Many have called for improving the completeness, accuracy, and ease of use of the records surrounding boat propeller accidents.
Those seeking to prevent or mitigate propeller accidents are generally forced to rely upon the U.S. Coast Guard (USCG) Annual Boating Statistics report for propeller accident frequency data. For example, we covered the release of the 2011 Boating Statistics. We post propeller accident frequency data from the annual Boating Statistics reports from the last several years on our Propeller Accident Statistics page.
USCG recognizes not all accidents are reported in BARD, but claims almost all of the fatalities are reported.

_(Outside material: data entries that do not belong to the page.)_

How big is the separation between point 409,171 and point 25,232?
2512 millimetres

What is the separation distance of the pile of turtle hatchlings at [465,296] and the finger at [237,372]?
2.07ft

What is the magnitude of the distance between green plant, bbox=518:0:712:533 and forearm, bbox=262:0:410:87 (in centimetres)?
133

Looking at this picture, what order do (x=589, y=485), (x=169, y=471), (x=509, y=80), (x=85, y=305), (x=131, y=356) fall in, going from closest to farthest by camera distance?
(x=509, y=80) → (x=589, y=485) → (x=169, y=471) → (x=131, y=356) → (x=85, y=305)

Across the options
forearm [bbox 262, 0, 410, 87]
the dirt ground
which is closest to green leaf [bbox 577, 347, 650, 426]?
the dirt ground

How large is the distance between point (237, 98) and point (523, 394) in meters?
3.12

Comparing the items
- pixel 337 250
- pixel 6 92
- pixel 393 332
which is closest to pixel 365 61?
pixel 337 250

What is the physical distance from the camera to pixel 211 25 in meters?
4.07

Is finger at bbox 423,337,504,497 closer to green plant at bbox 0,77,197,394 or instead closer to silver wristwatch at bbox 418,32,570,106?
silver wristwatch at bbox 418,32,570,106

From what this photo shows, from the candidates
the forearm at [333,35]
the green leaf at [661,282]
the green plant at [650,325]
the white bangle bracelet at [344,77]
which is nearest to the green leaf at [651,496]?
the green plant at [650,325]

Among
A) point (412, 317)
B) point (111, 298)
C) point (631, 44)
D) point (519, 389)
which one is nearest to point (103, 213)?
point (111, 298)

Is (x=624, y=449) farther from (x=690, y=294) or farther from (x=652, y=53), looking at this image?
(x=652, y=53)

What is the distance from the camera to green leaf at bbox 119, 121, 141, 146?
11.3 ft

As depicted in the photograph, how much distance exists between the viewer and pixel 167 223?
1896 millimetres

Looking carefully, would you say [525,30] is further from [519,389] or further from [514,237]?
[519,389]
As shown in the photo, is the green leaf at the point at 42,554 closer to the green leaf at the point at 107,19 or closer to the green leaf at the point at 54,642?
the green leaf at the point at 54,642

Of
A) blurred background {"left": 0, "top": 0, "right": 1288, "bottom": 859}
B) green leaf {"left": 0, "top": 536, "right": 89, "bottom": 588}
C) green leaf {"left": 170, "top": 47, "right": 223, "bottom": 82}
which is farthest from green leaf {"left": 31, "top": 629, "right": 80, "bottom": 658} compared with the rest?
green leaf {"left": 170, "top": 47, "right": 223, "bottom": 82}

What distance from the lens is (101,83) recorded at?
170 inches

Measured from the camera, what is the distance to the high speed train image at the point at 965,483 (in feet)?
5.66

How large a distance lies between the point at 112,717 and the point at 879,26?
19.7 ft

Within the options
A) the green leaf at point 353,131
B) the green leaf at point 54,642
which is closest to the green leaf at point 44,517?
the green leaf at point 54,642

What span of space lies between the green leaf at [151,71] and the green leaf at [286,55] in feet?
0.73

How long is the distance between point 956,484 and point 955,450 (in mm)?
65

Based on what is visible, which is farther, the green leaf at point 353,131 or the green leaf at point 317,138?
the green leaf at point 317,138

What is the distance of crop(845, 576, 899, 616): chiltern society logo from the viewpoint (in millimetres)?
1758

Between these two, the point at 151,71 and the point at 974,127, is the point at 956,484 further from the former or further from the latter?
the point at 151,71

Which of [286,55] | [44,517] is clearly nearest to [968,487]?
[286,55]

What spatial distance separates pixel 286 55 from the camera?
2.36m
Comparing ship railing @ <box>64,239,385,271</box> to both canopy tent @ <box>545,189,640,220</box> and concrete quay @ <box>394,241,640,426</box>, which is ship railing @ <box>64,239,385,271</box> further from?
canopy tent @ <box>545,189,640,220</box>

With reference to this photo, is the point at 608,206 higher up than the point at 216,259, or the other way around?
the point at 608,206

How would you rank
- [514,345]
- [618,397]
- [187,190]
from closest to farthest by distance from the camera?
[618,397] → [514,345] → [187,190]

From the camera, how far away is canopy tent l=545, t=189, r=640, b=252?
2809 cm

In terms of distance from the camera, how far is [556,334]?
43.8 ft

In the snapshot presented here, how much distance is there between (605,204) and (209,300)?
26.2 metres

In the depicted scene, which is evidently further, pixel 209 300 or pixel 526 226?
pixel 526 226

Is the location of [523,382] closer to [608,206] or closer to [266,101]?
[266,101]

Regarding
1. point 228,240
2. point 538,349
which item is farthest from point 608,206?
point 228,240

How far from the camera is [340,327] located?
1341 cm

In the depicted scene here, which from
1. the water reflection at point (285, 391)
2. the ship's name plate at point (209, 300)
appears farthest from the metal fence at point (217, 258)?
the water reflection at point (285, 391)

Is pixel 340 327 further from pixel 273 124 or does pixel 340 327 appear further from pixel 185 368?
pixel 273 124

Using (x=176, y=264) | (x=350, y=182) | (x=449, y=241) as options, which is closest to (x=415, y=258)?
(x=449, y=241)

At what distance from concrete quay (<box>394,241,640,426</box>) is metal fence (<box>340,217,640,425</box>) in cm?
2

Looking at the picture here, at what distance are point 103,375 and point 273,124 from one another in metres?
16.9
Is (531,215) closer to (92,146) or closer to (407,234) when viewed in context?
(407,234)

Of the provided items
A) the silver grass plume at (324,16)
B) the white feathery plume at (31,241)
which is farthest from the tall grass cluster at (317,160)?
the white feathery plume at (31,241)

USCG claims the more serious the accident, the more likely it is to be reported. The boating industry says most propeller accidents are serious, USCG says the more serious the accident the more likely it is to be reported, so most propeller accidents are reported.
The individual accident reports behind USCG’s annual Boating Statistics report are themselves summarized in USCG’s annual Boating Accident Report Database (BARD).
When researchers are trying to determine the magnitude of a particular problem (such as boat propeller accidents), they first turn to USCG’s annual Boating Statistics report. Then to better understand the specifics of the individual accidents and if a particular device or process might have prevented or mitigated a particular accident, they turn to the individual accident reports in BARD.